We have not included in the contractual obligations table approximately $264 million for long-term liabilities for
unrecognized tax benefits for various tax positions we have taken. These liabilities may increase or decrease over time as
a result of tax examinations, and given the status of the examinations, we cannot reliably estimate the period of any cash
settlement with the respective taxing authorities. These liabilities also include amounts that are temporary in nature and
for which we anticipate that over time there will be no net cash outflow.

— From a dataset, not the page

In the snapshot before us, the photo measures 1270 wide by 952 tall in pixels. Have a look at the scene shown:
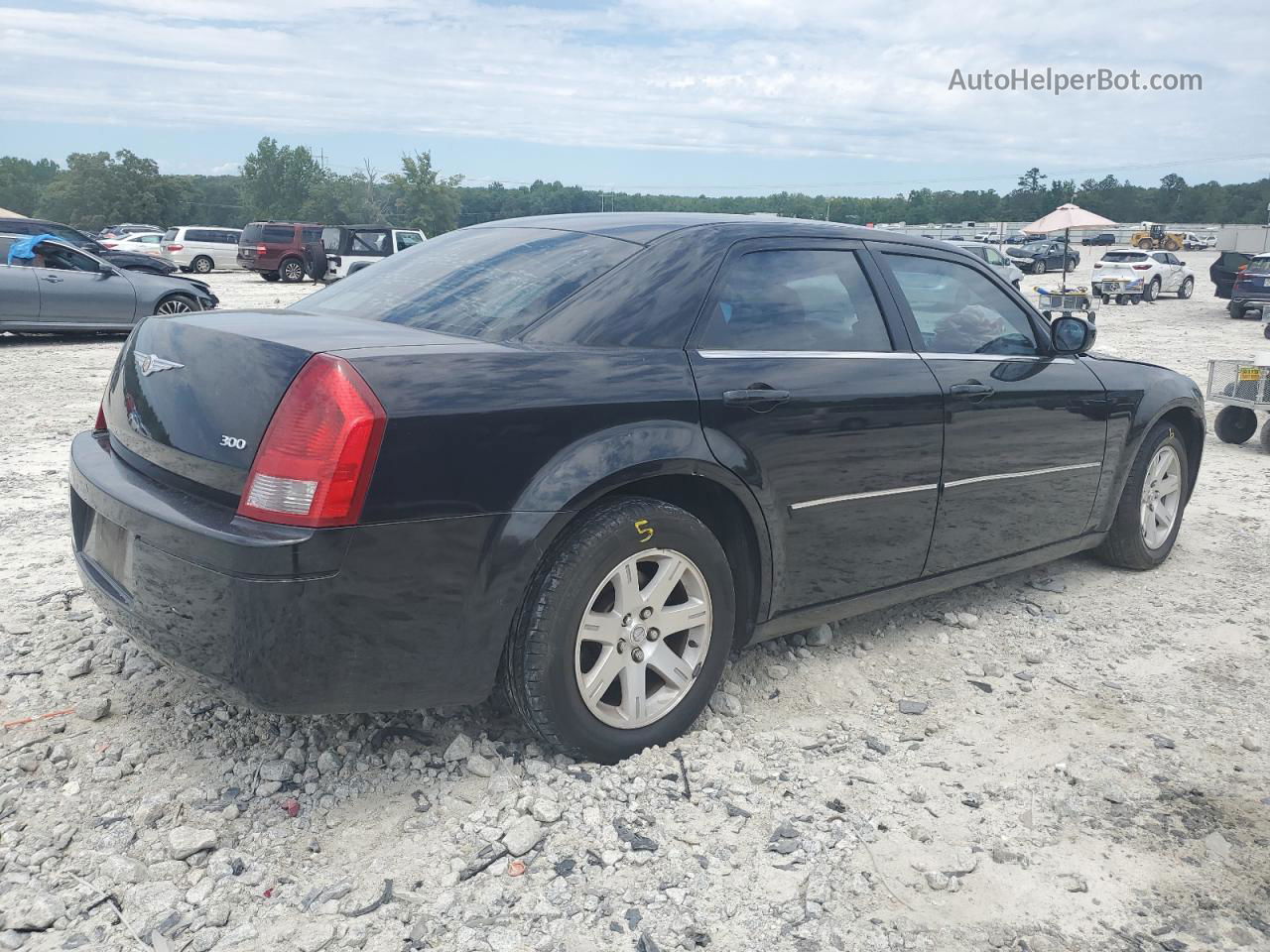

We sponsor noncontributory defined benefit pension plans covering certain salaried and hourly employees, the most
significant of which are in the U.S. and U.K. The most significant of these plans, the YUM Retirement Plan (the “Plan”),
is funded while benefits from the other U.S. plans are paid by the Company as incurred. Our funding policy for the Plan
is to contribute annually amounts that will at least equal the minimum amounts required to comply with the Pension
Protection Act of 2006. However, additional voluntary contributions are made from time to time as are determined to be
appropriate to improve the Plan’s funded status. At December 26, 2009, the Plan was in a net underfunded position of
$83 million. Based on the current funding status of the Plan, we will not be required to make minimum contributions in
2010. Investment performance and corporate bond rates have a significant effect on our net funding position as they drive
our asset balances and discount rate assumption. Future changes in investment performance and corporate bond rates
could impact our funded status and the timing and amounts of required contributions beyond 2010.